> _Exercise tasks_
1 > Name every opera, symphony and overture that the passage on the trombone mentions, each with its composer.
2 > Pick up the passage on the trombone after its final sentence and carry it on.
** begin Supplied text **
There are three varieties of this instrument: the alto, the tenor and the bass. Each is written in the proper key of the voice whose name it bears.

Trombones differ from all other brasswind instruments in that they are non-transposing, and, therefore, render the notes as they are written. The compass of the instrument is two octaves and a sixth.

“The timbre of the trombone,” writes Lavignac, “is majestic and imposing. It is sufficiently powerful to dominate a whole Orchestra. It produces above all things the impression of power, a power superhuman. For the loudest passages there is no instrument more stately, noble, imposing; but it can also become terrible, or, even terrific, if the composer has so decreed; and terrific also in the softest passages. It is mournful and full of dismay. Sometimes it has the serenity of the organ. It can, also, according to the shades of meaning, become fierce, or satanic; but still with undiminished grandeur and majesty. It is a superb instrument of lofty dramatic power, which should be reserved for great occasions; when properly introduced, its effect is overwhelming.”

Mozart understood this reserve. In Don Giovanni, for instance, he kept them out of the Orchestra until the scene with the statue. They come in, therefore, in a climax, a terrific and solemn voice from the lower regions calling Don Giovanni to his doom. Mozart also used them very impressively for the March of the priests and to accompany Sarastro, the high priest, in The Magic Flute.

Beethoven gave the trombones much to do in the Ninth Symphony, where they begin in the Trio of the Scherzo. Schubert uses them strikingly in his Symphony in C; and Schumann in the Finale of his First Symphony and also in his Manfred Overture.

Berlioz made a great use of this instrument. He said: “The trombone in my opinion is the true chief of that race of wind instruments which I distinguish as epic instruments. It possesses, in an eminent degree, both nobleness and grandeur. It has all the deep and powerful accents of high musical poetry from the religious accent, calm and imposing, to the wild clamors of the orgy. The composer can make it chant like a choir of priests, threaten, lament, ring a funeral knell, raise a hymn of glory, break forth into frantic cries, or sound a dread flourish to awaken the dead, or to doom the living.”

As a rule there are three tenor trombones in the Orchestra, but no alto, nor bass.
** end Supplied text **
** begin Data supplied **
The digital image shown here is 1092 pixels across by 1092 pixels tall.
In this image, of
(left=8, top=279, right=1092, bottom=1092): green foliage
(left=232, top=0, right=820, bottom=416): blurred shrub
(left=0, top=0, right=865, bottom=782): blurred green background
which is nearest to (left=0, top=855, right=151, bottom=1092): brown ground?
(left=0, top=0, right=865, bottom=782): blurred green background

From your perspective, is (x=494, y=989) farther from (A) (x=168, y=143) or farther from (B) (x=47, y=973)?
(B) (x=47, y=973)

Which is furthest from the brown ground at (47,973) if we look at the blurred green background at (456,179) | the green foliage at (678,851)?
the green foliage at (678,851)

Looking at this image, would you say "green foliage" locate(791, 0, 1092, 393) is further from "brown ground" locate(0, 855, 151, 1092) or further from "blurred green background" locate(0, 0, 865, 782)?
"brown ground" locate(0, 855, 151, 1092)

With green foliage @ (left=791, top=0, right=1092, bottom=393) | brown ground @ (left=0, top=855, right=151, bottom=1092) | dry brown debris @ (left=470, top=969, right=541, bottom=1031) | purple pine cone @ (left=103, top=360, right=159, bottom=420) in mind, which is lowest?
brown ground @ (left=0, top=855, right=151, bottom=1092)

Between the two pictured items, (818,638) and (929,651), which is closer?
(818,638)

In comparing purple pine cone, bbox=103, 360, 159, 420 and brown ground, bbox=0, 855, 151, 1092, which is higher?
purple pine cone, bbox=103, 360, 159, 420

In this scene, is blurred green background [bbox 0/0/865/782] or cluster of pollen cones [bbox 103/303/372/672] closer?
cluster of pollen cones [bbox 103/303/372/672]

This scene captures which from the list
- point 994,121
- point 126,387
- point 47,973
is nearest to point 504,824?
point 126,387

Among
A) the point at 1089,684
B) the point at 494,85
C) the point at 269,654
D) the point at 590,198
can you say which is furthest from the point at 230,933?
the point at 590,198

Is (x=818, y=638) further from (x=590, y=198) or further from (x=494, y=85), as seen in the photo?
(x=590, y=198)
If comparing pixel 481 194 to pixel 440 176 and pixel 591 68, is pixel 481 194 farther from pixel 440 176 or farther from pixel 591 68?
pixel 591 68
** end Data supplied **
> _Answers for the exercise_
1 >
- Don Giovanni (Mozart)
- The Magic Flute (Mozart)
- Ninth Symphony (Beethoven)
- Symphony in C (Schubert)
- First Symphony (Schumann)
- Manfred Overture (Schumann)

2 >
TROMBONE, SYMPHONY SOCIETY OF NEW YORK

R. Van der Elst

THE BASS TUBA

This huge instrument, with the enormous bell standing upright, with valves and horizontal mouthpiece and great coils of shining tubes, is over three feet long! We can never mistake it; for it is the biggest of all the brass instruments. It has the deepest notes in the entire Orchestra. Its compass is immense! Four octaves! Having pistons, it can give sharps and flats. Consequently, it is a chromatic instrument. The sound of its voice is solemn, mysterious and lugubrious. It is very rich in its deepest notes. If we do not try to listen for them we shall not be able to distinguish them from the other bass instruments of the Orchestra.

The tone of the bass tuba might be described as partaking of both the trombone and the organ. Many of the beautiful effects in Wagner’s Nibelungen Ring are due to this great tuba of five cylinders. Wagner uses it to describe the deep, dark caverns under the Rhine and to suggest the first heavy roll of the waves in Das Rheingold; and it is the instrument on which the dragon, Fafner, speaks in Siegfried. It is heavy and ponderous like Fafner’s own heavy coils; and it is dark and deep and mysterious, just as we imagine a dragon’s voice might sound in the forest, where his mutterings and threatenings are understood.

The bass tuba appealed very strongly to Wagner’s imagination; and the Rheingold, Walküre Siegfried, and Götterdämmerung are full of its impressive tones.

The tuba was invented by a German composer, W. F. Wieprecht (1802-1892), with the help of J. G. Moritz.

The bass tuba, like every other instrument, had a direct ancestor. In some families the new generations are nobler and more refined than their ancestors. This is the case with the tuba. As he belongs to the group of horns and trombones, with even a slight relationship to the organ in his deep rolling voice with more velvet in it than even the organ possesses, the tuba might not care to be reminded that his parent is the ophicleide and that he came down in a straight line of ancestry from the rather commonplace and blatant Cornet Family.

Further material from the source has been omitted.